* **WORK TO BE COMPLETED**: The response should be an exact transcription of the data below, free of images.

* **Dataset excerpts**:
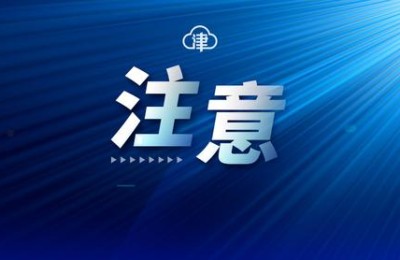 天津考研网(天津考研网红宝书)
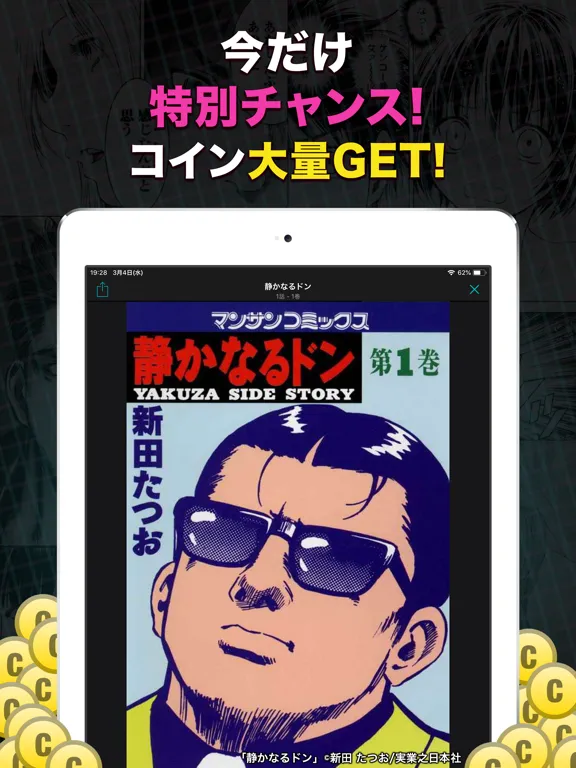 Tangkapan layar まんがヘブン 人気コミック読み放題 iPad 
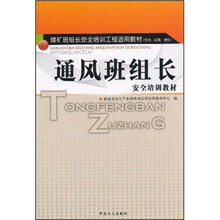 煤矿班组长安全培训工程适用教材（机电·运输·通风）：通风班组长安全培训教材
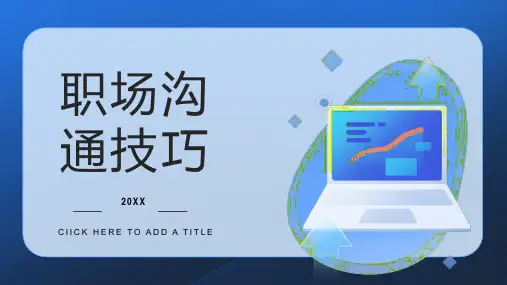 职场沟通技巧ppt课件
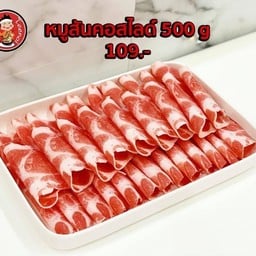 สุกี้ตี๋น้อย เลียบด่วน1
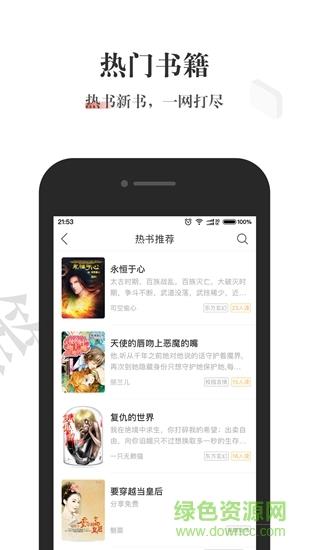酱紫看书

* **EXERCISE RESPONSE**:
 天津考研网(天津考研网红宝书)
 Tangkapan layar まんがヘブン 人気コミック読み放題 iPad 
 煤矿班组长安全培训工程适用教材（机电·运输·通风）：通风班组长安全培训教材
 职场沟通技巧ppt课件
 สุกี้ตี๋น้อย เลียบด่วน1
酱紫看书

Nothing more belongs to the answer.